Blood Vessels in Popliteal Fossa
The popliteal artery, the continuation of the femoral artery (Figs. 5.51 and 5.52), begins when the latter passes through the adductor hiatus (see Fig. 5.30A). The popliteal artery passes inferolaterally through the fossa and ends at the inferior border of the popliteus by dividing into the anterior and posterior tibial arteries. The deepest (most anterior) structure in the fossa, the popliteal artery, runs in close proximity to the joint capsule of the knee as it spans the intercondylar fossa.
Figure 5.52. Genicular anastomosis.
The many arteries making up the peri-articular anastomosis around the knee provide an important collateral circulation for bypassing the popliteal artery when the knee joint has been maintained too long in a fully flexed position or when the vessels are narrowed or occluded.
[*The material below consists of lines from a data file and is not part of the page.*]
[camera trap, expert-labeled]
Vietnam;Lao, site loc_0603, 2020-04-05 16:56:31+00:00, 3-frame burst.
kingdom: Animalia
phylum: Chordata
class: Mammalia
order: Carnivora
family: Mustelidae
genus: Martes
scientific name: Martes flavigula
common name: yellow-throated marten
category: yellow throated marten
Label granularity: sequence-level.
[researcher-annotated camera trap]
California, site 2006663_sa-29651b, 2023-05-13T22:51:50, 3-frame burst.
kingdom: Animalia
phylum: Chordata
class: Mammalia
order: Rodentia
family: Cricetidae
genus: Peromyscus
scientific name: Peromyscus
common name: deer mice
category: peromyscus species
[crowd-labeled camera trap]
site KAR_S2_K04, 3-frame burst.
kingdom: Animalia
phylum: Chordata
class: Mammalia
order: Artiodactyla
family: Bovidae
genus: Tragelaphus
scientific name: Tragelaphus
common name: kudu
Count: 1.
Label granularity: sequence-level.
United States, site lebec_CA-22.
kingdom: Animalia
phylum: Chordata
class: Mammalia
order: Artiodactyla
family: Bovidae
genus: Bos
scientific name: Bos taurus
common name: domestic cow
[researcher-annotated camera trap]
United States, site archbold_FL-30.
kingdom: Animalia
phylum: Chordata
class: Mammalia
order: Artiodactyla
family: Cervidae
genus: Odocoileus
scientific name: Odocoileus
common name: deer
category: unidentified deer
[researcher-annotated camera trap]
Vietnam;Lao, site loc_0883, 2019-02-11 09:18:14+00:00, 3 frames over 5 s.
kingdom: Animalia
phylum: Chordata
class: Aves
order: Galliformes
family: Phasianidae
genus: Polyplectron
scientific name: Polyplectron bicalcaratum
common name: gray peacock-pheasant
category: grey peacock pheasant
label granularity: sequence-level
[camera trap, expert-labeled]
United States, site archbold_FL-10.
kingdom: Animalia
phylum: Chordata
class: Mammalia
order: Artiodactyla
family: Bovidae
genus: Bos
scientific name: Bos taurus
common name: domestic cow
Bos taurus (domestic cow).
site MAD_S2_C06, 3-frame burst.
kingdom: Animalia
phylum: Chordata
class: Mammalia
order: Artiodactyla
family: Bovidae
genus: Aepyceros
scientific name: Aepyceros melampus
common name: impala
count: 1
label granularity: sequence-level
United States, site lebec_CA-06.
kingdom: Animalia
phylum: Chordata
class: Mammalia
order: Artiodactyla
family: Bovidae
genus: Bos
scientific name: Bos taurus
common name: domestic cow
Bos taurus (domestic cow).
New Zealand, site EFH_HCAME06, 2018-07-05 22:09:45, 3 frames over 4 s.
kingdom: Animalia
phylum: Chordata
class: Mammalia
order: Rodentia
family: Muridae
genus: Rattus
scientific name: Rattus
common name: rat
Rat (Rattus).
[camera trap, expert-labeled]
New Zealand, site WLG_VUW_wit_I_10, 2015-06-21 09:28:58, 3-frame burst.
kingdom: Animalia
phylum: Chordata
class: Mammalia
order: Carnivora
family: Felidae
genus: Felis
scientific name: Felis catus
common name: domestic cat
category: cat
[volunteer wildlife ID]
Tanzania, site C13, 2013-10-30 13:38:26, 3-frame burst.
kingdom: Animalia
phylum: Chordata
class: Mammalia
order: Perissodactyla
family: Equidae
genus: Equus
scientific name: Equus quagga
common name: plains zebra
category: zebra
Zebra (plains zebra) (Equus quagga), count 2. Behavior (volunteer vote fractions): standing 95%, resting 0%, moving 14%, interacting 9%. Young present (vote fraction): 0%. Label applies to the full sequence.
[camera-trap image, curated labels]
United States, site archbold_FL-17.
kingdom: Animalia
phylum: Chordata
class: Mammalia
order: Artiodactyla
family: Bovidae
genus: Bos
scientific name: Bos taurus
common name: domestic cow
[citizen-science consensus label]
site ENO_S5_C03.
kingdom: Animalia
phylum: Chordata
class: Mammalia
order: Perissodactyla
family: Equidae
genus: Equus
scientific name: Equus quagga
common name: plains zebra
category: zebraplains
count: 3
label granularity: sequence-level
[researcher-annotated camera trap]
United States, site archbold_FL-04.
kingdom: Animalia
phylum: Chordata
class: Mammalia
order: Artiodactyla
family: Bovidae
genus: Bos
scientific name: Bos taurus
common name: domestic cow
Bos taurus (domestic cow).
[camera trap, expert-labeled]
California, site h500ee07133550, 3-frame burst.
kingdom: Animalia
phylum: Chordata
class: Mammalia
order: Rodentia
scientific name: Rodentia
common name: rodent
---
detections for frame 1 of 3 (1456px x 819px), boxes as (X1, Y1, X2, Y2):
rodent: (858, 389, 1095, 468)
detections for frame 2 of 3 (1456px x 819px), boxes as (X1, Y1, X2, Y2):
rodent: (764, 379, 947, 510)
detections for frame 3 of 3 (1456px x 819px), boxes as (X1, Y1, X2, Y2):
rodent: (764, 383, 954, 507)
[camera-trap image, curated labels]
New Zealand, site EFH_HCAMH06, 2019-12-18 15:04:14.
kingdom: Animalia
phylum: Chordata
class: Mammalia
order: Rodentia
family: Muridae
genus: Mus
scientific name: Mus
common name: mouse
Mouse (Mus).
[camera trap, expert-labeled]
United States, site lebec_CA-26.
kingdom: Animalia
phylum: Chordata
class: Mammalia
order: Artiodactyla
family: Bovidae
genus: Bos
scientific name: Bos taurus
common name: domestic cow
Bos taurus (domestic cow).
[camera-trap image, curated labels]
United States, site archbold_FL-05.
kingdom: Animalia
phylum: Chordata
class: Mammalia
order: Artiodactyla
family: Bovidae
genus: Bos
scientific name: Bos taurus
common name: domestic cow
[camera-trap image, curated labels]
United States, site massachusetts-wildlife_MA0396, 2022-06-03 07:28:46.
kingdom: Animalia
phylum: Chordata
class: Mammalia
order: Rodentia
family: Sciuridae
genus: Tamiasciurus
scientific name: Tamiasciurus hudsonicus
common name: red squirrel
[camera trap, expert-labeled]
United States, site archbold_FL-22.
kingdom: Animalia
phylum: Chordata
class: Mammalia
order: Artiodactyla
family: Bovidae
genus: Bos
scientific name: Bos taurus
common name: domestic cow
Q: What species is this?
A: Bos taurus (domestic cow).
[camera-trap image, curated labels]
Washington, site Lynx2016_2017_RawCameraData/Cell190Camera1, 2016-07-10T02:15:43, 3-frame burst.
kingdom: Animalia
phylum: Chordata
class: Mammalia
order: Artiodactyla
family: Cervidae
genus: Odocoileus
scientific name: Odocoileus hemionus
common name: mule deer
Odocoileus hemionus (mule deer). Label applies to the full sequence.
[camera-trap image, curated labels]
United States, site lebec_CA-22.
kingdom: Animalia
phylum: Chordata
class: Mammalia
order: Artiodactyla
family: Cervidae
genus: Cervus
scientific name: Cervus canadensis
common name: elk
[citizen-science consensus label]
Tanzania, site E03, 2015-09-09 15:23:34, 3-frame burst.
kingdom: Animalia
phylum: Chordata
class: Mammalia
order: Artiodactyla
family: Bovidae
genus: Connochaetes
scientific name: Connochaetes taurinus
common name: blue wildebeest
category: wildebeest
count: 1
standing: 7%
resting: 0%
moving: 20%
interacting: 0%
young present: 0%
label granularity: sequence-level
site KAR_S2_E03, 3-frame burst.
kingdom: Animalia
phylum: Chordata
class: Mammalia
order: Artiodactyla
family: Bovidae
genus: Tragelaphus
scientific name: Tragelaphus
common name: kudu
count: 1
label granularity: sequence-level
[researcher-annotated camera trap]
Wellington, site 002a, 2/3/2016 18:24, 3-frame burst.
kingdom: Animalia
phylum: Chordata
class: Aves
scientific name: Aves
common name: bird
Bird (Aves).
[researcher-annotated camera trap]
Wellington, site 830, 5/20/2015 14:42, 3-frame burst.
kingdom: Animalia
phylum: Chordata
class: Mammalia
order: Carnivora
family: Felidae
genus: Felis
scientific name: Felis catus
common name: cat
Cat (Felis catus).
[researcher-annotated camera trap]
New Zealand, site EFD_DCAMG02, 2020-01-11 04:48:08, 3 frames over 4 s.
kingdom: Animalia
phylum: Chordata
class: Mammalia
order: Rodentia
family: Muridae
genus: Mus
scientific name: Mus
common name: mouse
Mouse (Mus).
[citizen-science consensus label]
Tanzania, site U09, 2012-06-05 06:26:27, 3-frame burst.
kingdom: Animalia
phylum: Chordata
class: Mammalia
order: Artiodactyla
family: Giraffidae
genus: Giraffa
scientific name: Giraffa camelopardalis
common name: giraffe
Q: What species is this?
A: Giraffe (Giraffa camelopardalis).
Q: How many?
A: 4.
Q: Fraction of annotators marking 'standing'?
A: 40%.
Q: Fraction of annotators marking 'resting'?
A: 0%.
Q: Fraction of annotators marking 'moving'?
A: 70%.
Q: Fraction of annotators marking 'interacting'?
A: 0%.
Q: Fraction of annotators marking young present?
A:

Five genicular branches of the popliteal artery supply the capsule and ligaments of the knee joint. The genicular arteries are the superior lateral, superior medial, middle, inferior lateral, and inferior medial genicular arteries (Fig. 5.52). They participate in the formation of the peri-articular genicular anastomosis, a network of vessels surrounding the knee that provides collateral circulation capable of maintaining blood supply to the leg during full knee flexion, which may kink the popliteal artery. Other contributors to this important genicular anastomosis are the:
- Descending genicular artery, a branch of the femoral artery, superomedially.
- Descending branch of the lateral femoral circumflex artery, superolaterally.
- Anterior tibial recurrent artery, a branch of the anterior tibial artery, inferolaterally.
Muscular branches of the popliteal artery supply the hamstring, gastrocnemius, soleus, and plantaris muscles. The superior muscular branches of the popliteal artery have clinically important anastomoses with the terminal part of the profunda femoris and gluteal arteries.
The popliteal vein begins at the distal border of the popliteus as a continuation of the posterior tibial vein (Fig. 5.51). Throughout its course, the vein lies close to the popliteal artery, lying superficial to it and in the same fibrous sheath. The popliteal vein is initially posteromedial to the artery and lateral to the tibial nerve. More superiorly, the popliteal vein lies posterior to the artery, between this vessel and the overlying tibial nerve. Superiorly, the popliteal vein, which has several valves, becomes the femoral vein as it traverses the adductor hiatus. The small saphenous vein passes from the posterior aspect of the lateral malleolus to the popliteal fossa, where it pierces the deep popliteal fascia and enters the popliteal vein.
Lymph Nodes in Popliteal Fossa
The superficial popliteal lymph nodes are usually small and lie in the subcutaneous tissue. A lymph node lies at the termination of the small saphenous vein and receives lymph from the lymphatic vessels that accompany this vein (see Fig. 5.15). The deep popliteal lymph nodes surround the vessels and receive lymph from the joint capsule of the knee and the lymphatic vessels that accompany the deep veins of the leg. The lymphatic vessels from the popliteal lymph nodes follow the femoral vessels to the deep inguinal lymph nodes.